Le roman à l’époque de Marivaux
Au XVIIe on trouvait deux formes de « roman » : le roman baroque, touffu et à tiroirs (roman pastoral avec des conversations galantes sur l’amour, et roman héroïque avec des situations et des personnages extraordinaires) et la nouvelle historique, avec des personnages appartenant à la réalité historique, une intrigue simplifiée (une trame unique) et une analyse psychologique qui prenait le pas sur le récit d’aventures). Enfin il y avait une forme parodique, c’était le roman comique (burlesque) où la réalité était prosaïque et la vérité triviale et comique.
Au XVIIIe, on méprise ce genre hérité du siècle précédent : une littérature de femmes, frivole, immorale et pleine d’invraisemblances. On va avoir tendance par conséquent à transformer le roman en genre vrai qui raconte comment l’individu (et non pas le noble, qui par définition n’a pas d’histoire, sinon celle de sa lignée) peut faire sa place dans une société en pleine évolution . C’était du reste être conforme au goût de la classe dominante, c’est-à-dire, de la bourgeoisie, dont le seul « héroïsme » était celui du quotidien.
Ce souci de vraisemblance d’autre part explique qu’on privilégie le Roman-mémoire à la première personne ; il se donne comme un récit vrai et non une fiction (d’où le procédé fréquent d’un manuscrit retrouvé…que l’auteur n’a fait que publier).
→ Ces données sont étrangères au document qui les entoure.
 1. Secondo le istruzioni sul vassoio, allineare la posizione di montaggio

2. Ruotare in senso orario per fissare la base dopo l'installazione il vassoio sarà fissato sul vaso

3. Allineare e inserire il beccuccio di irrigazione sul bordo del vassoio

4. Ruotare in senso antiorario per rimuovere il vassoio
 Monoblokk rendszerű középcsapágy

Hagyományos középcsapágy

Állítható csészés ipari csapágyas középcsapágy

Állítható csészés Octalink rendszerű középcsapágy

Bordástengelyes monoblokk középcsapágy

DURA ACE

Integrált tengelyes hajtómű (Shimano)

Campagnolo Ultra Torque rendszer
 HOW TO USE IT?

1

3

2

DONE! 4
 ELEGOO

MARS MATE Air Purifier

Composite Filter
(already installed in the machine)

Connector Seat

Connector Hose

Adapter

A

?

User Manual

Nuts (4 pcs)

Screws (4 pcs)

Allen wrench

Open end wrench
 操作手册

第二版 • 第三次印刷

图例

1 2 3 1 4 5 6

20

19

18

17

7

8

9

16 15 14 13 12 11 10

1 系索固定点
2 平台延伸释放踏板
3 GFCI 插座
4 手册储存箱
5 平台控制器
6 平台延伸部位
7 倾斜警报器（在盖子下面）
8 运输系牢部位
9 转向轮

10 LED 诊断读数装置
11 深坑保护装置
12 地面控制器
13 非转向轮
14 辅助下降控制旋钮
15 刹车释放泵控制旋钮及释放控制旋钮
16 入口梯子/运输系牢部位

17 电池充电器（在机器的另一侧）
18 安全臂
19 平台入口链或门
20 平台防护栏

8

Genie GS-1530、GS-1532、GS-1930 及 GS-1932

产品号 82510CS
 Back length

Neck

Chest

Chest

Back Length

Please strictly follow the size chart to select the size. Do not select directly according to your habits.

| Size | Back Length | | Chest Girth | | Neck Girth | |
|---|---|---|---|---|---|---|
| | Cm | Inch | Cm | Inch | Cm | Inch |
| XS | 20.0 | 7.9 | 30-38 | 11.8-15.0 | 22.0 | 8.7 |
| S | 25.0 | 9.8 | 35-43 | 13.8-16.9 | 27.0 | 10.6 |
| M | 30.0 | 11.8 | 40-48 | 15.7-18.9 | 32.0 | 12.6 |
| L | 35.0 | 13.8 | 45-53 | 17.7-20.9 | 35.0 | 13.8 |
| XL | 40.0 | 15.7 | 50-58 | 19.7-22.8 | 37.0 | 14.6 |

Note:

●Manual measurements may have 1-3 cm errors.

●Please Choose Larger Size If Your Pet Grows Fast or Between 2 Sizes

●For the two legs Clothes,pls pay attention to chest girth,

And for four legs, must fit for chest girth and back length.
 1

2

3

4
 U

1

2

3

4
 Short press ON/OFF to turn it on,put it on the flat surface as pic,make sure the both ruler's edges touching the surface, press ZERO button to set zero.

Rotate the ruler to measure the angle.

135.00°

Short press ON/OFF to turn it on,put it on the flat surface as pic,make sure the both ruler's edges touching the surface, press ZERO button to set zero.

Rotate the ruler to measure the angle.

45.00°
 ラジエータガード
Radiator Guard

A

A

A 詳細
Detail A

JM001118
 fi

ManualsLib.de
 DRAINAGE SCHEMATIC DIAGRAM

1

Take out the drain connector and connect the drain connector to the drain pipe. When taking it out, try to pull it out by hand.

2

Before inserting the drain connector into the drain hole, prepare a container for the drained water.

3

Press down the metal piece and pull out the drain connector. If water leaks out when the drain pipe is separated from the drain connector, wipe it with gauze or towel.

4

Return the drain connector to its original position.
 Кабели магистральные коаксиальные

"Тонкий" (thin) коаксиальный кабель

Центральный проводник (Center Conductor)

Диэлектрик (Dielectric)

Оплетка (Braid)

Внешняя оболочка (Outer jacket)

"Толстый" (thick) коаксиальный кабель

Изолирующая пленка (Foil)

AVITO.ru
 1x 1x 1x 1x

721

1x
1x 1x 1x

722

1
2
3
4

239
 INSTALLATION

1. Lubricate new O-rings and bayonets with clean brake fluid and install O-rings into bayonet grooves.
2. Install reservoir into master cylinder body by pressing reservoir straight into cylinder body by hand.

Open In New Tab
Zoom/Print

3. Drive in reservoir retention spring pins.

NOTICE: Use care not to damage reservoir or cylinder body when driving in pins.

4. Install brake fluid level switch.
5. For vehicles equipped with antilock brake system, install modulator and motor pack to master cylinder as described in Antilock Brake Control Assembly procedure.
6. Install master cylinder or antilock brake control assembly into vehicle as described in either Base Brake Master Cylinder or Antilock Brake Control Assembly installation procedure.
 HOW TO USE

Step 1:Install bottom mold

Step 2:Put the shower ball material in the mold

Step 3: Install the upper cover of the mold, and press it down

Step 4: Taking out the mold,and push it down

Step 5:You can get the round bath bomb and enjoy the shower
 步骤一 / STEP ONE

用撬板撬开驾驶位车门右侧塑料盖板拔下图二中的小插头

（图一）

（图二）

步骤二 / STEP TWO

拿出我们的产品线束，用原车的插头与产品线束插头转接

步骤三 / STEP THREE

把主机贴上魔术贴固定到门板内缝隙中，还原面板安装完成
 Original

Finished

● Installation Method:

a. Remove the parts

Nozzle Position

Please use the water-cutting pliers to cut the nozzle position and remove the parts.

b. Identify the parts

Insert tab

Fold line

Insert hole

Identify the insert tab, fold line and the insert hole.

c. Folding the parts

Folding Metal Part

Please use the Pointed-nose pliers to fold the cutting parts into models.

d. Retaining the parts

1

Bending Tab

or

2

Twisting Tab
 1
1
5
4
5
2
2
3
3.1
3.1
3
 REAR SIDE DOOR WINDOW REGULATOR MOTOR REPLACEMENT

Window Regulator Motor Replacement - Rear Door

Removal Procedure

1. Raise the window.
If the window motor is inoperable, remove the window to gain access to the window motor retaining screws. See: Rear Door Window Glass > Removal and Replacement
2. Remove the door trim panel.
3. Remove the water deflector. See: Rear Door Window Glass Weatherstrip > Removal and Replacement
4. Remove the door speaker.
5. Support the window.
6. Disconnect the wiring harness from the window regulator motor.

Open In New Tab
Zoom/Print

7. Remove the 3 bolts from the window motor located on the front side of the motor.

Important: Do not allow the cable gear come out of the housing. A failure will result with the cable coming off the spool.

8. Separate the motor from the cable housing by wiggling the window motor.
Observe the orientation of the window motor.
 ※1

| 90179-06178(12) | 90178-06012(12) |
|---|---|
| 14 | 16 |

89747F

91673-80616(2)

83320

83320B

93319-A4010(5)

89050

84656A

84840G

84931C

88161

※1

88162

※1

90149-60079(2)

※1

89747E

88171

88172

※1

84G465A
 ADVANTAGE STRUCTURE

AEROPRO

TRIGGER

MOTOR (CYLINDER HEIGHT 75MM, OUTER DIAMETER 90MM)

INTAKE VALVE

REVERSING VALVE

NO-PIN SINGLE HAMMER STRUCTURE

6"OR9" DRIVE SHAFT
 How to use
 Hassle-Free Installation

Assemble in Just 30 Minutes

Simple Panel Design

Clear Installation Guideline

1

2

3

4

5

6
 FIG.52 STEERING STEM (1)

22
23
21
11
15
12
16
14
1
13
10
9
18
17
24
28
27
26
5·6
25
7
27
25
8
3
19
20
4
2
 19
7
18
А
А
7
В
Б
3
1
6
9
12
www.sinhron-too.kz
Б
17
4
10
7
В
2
Et donc le narrateur ne sera jamais omniscient, ce qui entraîne des zones d’ombre, parce qu’à l’inverse du narrateur extra-diégétique qui peut nous éclairer sur l’ensemble des personnages, ici le narrateur, Je, est toujours présent et tout-puissant, c’est le seul sujet, tout le reste dépend de son regard (cf. J. Rousset, Narcisse romancier) et de la limitation de ce regard. Donc tous les autres personnages ne sont plus que des objets. Dans La vie de Marianne, on ne saura par exemple jamais la vérité sur les sentiments de Valville). Mais nous verrons comme le fait d’être finalement le seul « sujet » est important et décisif dans l’objectif de Marianne. Cependant, comme chez Marivaux, la prise de conscience claire de ce qu’on est se fait toujours a posteriori, il y aura une distance entre celle qui raconte et la Marianne héroïne décrite, et donc on retrouve, dans ce système narratif, la distance, mais sur un autre plan, entre la narratrice et les autres personnages. Pour résumer quand la narratrice s’efface et que Marianne est l’actrice principale, il y a représentation de l’autre à travers les signes qu’il émet, et quand la narratrice analyse ses réactions passées, c’est l’introspection qui préside à la connaissance de soi, et le maximum de lumière est projeté sur le moi (surtout s’agissant d’une coquette comme Marianne).